Reporters without Borders has condemned a Swiss court’s decision to convict a journalist of electoral fraud after he voted twice in order to prove failures in the system.


Joël Boissard, who works for Swiss broadcaster RTS, was fined, ordered to pay court costs and given a further suspended fine after being found guilty in early November, according to news agencies.

The incident occurred last year when Boissard, who had recently moved house, received two sets of voting documents for federal and cantonal elections on March 8th 2015.

Assuming the online system would prevent him from voting twice, he tried to do so – and succeeded.

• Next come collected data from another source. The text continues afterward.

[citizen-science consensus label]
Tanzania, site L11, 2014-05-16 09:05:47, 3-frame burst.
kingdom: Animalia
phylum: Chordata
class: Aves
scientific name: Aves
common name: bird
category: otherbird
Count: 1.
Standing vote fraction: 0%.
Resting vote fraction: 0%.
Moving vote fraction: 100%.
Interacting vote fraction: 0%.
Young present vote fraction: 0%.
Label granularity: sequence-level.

Boissard immediately contacted the electoral authorities to report what he had done and ask them to explain the anomaly, he told news agencies.

Three weeks later, he discovered the authorities had reported him to Geneva’s public prosecutor for electoral fraud.

In making its judgement, the court in Bern decided Boissard had intentionally acted illegally, and did not take into account his job as a journalist, said ATS.

However Boissard argued that he acted in good faith, wanting to simply draw attention to a matter of public interest.

On Tuesday Reporters without Borders (RSF), which works to protect press freedoms around the world, condemned the court’s decision, saying in a statement that it was “an extraordinary attack on the media’s freedom and duty to inform the public”.

“According to his lawyer, Jamil Soussi, the European Court of Human Rights has in the past ruled in favour of journalists who broke the law solely because it was the only way to draw attention to serious problems,” it added.

“In this case, Boissard used the only way possible to confirm that the electronic voting system was flawed.”

Boissard and RTS intend to appeal to Switzerland’s highest criminal court “on the grounds that his conviction constitutes a grave violation of media freedom”, said RSF.

The Federal Criminal Court will hear the case in January.